Last November, Macalester’s old theater and dance building was torn down after 54 years of housing plays, dance performances and classes. On Thursday, Feb. 14, 14 long, hectic months of transition came to fruition during the new building’s opening event. A crowd of around 500 students, faculty and community members filled the Janet Wallace Arts Commons.
The program began with speeches from President Brian Rosenberg and Provost Karine Moe. The pair shared sentiments about the old building, which was constructed in the 1960s and had “cutting-edge” facilities for its time, according to Moe. “I really have to give credit to the Macalester people in the 1960s who had the foresight to put all the arts buildings together in one spot,” said Rosenberg. “It’s because of them that while standing here I can turn to my right and simultaneously see the art gallery and the dance studio. It is a sign of how these arts are interwoven at Macalester.”
But, after a long life, the building ultimately had to be redone, explained Vice President of Administration and Finance David Wheaton, it was most cost-effective to tear the building down. In his speech, Wheaton highlighted the hundreds of people that worked on the project through two hard Minnesota winters. “We lost 14 days to weather-related issues and still delivered the project on time and under-budget,” Wheaton said.
Following Wheaton, theater and dance students Jesse Claire-McKown ’20, Trevor Zapiecki ’19 and Midori Hasegawa ’19 took to the stage to thank staff members who helped in the transition, talk about the building’s impact on students and provide the important reminder that Macalester is located on Dakota land. Technical Director Tom Barrett was thanked several times over for the countless hours he dedicated to the project.
Following the speeches, the crowd migrated to the building itself, which was fitted with informational signs and students and staff in every room to answer questions. The new building connects directly to Janet Wallace Arts Commons and provides indoor access to Olin-Rice via a skyway on the second floor. Between the basement and two above-ground levels, the building houses 13 new classrooms, two new dance studios and two new performance spaces, as well as a scene shop, costume shop, technical design studio, makeup room and amenities such as a mothers’ room.

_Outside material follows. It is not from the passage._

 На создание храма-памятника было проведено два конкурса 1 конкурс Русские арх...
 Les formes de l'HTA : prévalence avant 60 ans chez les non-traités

The new mainstage theater, which was a traditional proscenium stage in the former building, is a large “flexible space” with no installed seating so as to provide numerous arrangement possibilities. There are nine traps in the center of the stage so that set pieces can easily travel between the basement and the main theater. Theater professor Harry Waters, Jr. elaborated on the innovation and adaptability the space provides for students and guest performers compared to the old building’s traditional setup: “We have the opportunity to do a lot of different kinds of presentations because we can configure the space however we’d like. If we need, we can create a proscenium in the space and a larger black box. We also hope to welcome guest artists to come in and experiment with these facilities.” A smaller and more intimate black box, the Huber-Seikaly Theater, is located in the basement.

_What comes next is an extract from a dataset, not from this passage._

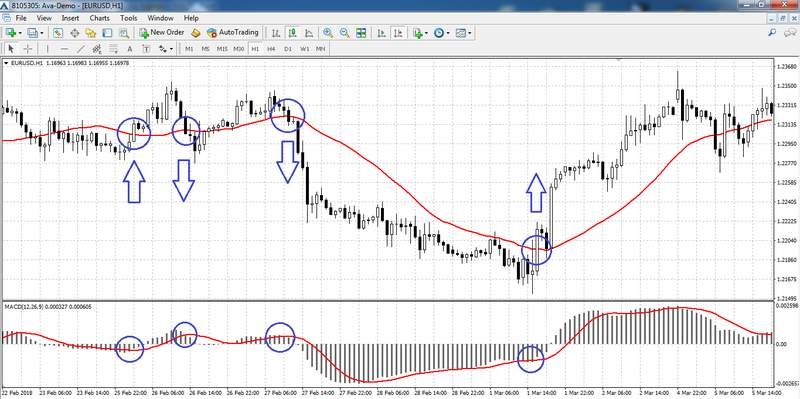 Strategia-Moving-Average-MACD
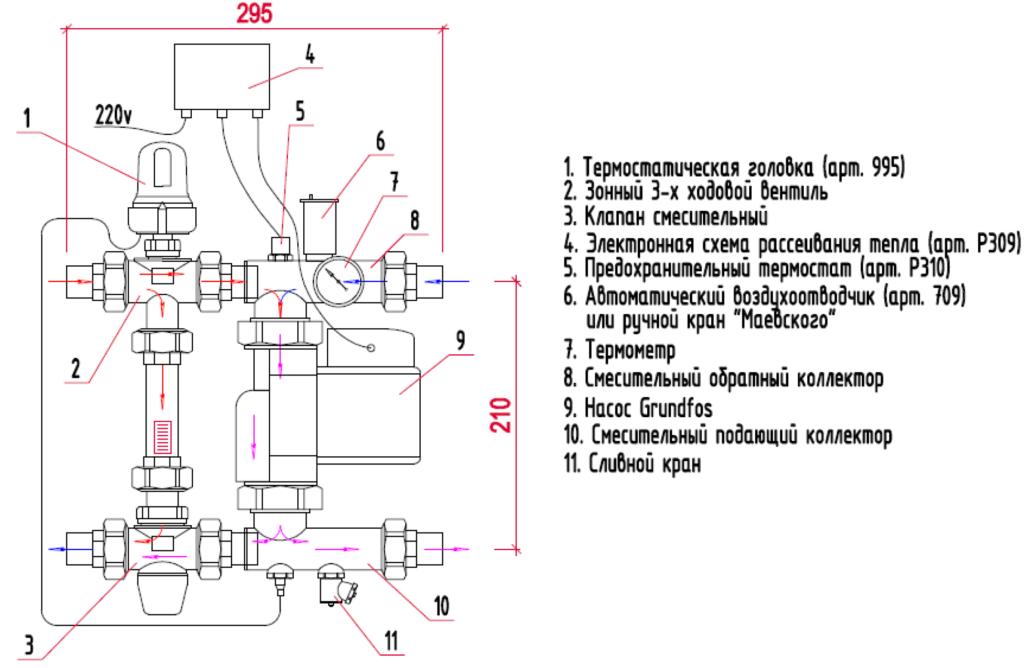 Как установить смесительный узел для теплого пола своими руками – правильная схема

The Fox Dance Studio, the new dance space on the first floor, has high ceilings and a wall of windows looking out on a courtyard which provides lots of natural light. It also has mirrors on every wall, making it perfect for dance. There are hopes that this space will be multi-purpose for lectures or demonstrations. The digital design capability and the crystal-clear sound system support these multiple uses. “We used to have to use a boombox in the old building because the sound system wouldn’t always work. This space is so much better to rehearse in,” dance student Megan Maguire ’19 said.
The tech workshops all offer new exciting capabilities and much more space. The costume shop has mirrors and mini stage lights to test out costumes in a stage environment. It is also big enough to hold a class in, a welcome change for costuming students, and contains a dye and laundry room. According to Emma Breslow ’19, “We used to have to go in the green room and put a pot on the stove to dye fabrics or bring things all the way to the washing machines. This new space is wonderful–I’m so excited to use it.”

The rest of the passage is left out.